■ **INFORMATION PROVIDED**

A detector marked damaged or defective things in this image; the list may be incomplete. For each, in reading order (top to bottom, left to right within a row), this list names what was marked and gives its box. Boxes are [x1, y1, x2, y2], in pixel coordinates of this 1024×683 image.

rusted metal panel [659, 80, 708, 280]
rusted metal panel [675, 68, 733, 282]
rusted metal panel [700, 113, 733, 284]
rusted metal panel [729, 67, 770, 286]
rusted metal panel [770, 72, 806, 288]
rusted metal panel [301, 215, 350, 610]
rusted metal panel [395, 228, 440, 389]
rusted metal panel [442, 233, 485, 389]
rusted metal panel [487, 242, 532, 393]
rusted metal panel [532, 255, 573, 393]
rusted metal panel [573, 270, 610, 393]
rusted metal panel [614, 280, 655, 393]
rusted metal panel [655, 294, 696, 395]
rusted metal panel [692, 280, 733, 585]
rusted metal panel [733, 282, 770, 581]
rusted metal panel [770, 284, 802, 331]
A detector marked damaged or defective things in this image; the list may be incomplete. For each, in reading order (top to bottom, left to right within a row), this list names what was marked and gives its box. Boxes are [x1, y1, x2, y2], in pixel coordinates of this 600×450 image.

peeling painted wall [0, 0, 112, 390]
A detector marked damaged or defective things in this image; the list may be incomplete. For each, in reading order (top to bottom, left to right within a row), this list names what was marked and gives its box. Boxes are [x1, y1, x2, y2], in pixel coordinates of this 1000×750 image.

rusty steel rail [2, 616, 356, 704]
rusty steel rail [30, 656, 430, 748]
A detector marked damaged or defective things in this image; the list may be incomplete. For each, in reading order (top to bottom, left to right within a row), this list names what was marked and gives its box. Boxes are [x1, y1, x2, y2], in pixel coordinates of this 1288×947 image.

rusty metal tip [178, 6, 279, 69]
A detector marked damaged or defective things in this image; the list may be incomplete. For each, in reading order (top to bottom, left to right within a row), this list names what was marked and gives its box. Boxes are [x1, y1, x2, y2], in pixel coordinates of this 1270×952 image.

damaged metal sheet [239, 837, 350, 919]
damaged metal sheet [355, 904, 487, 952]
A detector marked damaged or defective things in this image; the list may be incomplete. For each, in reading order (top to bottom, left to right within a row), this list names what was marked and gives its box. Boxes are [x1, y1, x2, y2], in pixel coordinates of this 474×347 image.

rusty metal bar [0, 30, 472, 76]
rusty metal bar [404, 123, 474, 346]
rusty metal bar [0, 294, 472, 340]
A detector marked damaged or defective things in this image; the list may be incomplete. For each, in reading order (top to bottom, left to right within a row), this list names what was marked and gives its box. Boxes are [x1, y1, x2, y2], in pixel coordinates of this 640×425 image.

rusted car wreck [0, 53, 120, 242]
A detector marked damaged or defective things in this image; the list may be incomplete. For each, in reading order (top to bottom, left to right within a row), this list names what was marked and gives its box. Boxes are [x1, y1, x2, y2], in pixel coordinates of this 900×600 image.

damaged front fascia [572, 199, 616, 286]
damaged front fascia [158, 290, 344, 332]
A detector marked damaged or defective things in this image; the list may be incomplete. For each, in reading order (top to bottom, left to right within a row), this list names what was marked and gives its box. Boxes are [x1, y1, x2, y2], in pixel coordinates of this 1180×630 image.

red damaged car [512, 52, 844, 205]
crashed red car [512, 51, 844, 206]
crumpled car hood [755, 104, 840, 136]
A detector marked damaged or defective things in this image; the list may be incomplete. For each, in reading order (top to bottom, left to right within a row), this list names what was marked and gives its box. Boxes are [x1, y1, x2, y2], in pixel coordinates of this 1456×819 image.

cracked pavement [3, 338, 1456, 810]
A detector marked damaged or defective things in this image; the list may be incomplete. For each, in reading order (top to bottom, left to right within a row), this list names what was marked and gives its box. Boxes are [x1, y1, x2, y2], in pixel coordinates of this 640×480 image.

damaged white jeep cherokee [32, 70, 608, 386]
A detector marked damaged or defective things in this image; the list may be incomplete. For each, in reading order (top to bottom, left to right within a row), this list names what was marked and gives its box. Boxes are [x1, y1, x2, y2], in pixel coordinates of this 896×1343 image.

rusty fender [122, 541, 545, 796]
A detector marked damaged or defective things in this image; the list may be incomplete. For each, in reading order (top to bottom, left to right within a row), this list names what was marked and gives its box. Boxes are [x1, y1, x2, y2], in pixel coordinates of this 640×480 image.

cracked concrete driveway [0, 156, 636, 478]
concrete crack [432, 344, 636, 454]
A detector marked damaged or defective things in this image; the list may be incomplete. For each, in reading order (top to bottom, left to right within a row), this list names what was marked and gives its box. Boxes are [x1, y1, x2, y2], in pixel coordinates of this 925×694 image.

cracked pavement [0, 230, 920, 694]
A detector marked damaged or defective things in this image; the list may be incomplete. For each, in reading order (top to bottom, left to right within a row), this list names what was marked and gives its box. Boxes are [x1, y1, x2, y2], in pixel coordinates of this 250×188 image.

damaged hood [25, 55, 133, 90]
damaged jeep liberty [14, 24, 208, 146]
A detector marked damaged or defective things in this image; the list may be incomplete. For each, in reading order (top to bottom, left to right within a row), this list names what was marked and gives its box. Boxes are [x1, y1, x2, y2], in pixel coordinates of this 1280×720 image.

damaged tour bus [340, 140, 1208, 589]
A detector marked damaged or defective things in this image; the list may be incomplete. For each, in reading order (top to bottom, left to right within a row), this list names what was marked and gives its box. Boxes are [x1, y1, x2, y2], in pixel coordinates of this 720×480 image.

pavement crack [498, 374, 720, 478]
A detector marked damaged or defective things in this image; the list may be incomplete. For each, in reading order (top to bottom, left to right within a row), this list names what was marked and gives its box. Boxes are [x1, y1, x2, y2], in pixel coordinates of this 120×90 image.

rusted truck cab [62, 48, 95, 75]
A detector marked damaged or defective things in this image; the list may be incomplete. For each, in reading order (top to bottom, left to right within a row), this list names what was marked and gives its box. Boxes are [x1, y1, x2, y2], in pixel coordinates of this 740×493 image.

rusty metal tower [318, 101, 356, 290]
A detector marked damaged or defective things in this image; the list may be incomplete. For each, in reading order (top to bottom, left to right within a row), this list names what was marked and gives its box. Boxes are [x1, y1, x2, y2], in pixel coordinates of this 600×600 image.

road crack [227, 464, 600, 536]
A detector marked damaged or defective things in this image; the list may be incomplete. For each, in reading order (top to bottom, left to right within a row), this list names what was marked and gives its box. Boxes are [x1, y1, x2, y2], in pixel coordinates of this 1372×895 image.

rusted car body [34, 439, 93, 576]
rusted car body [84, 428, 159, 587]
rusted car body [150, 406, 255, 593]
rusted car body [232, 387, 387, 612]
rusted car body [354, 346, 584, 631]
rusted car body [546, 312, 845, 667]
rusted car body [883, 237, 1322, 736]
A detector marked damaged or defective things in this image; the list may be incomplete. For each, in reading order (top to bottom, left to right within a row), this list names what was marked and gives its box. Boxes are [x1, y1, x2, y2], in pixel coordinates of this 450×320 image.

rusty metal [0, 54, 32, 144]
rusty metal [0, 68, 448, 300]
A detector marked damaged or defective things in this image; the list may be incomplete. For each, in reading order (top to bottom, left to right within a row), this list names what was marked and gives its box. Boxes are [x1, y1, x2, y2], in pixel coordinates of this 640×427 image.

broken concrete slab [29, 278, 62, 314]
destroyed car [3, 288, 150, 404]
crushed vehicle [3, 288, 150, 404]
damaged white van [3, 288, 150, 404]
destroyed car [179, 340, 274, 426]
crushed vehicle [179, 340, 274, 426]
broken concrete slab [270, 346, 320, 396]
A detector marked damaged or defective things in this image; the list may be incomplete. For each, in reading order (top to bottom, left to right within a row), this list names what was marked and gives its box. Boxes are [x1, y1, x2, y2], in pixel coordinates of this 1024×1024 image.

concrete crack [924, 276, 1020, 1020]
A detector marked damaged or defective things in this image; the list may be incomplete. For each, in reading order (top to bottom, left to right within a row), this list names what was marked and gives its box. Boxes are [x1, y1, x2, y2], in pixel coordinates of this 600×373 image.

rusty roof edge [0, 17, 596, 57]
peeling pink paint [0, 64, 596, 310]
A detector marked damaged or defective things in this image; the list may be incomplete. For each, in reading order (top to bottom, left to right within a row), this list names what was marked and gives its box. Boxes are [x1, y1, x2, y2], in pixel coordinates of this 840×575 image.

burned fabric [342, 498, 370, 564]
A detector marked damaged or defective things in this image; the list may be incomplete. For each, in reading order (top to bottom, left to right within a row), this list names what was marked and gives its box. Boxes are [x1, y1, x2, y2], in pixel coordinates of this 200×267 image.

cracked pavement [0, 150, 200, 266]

■ **EXERCISE DIRECTIONS**
The output should consist only of the lines from the one with "this 200×267 image." through the final line of the records above, exactly.

■ **COMPLETED TASK**
A detector marked damaged or defective things in this image; the list may be incomplete. For each, in reading order (top to bottom, left to right within a row), this list names what was marked and gives its box. Boxes are [x1, y1, x2, y2], in pixel coordinates of this 200×267 image.

cracked pavement [0, 150, 200, 266]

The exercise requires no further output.